## TEXT UNDER STUDY
"""

- October 24, 2021
- 5 minutes read
Earnings: Intel’s PC Chip Business Falters, Shares Fall
Chipmaking giant Intel (NASDAQ: INTC) has released its financial results for the third quarter of 2021, showing stable numbers overall…
Chipmaking giant Intel (NASDAQ: INTC) has released its financial results for the third quarter of 2021, showing stable numbers overall but sales falling short in some key areas. On Friday, the company’s shares fell nearly 12%, pointing at significant investor displeasure with the latest results.
- Intel posted $18.1bn in adjusted revenue for the quarter, up 5% year-over-year. It was slightly smaller than $18.2bn expected by a consensus of analysts polled by FactSet.
- Notably, Intel’s Client Computing Group sales, consisting mainly of its PC chips business, fell 2% year-over-year to $9.7bn. The company blamed the drop on lower PC production volumes by clients because of the current worldwide chip shortage.
- On the other hand, Intel’s Data Center Group sales, consisting primarily of its data center chips business, rose 10% year-over-year to $6.5bn. This was anticipated because there’s been intensified demand from data centers as the pandemic drove many services online like never before, requiring data center services to host them.
- Though revenue faltered a bit, Intel is as profitable as ever, with a Q3 net income of $7bn, compared to $4.5bn in the same period last year. That increased profit will help, as Intel has embarked on massive capital expenditure to build two new chip factories in Arizona at a $20bn cost.
- Intel is shifting its strategy to become a manufacturer for other chip designers instead of building only its own chips. It’s why the company is spending big to prop up its manufacturing capacity.

"""

## DATASET ENTRIES
"""

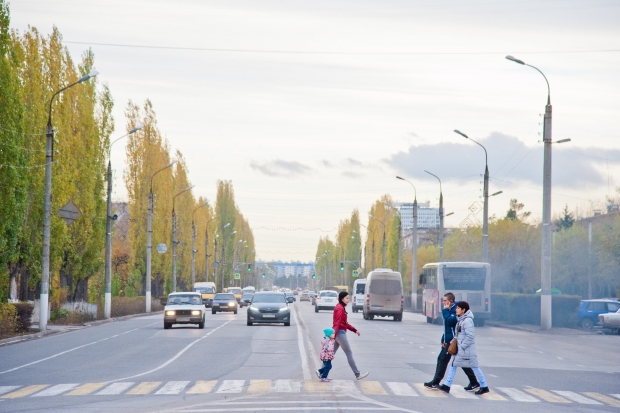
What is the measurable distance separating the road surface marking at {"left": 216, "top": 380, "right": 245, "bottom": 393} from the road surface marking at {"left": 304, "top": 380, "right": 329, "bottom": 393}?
48.9 inches

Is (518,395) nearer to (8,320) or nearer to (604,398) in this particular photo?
(604,398)

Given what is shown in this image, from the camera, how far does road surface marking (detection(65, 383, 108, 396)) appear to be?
16609 millimetres

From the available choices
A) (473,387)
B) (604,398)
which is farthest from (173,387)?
(604,398)

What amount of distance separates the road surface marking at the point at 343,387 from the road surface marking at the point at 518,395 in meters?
2.77

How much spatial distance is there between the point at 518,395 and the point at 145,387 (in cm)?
687

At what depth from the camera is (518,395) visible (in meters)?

"""

## PROBLEM TO WORK ON
Translate this sentence from the Intel earnings text into Spanish: "Intel is shifting its strategy to become a manufacturer for other chip designers instead of building only its own chips."

## RESPONSE
Intel está cambiando su estrategia para convertirse en fabricante para otros diseñadores de chips en lugar de fabricar solo sus propios chips.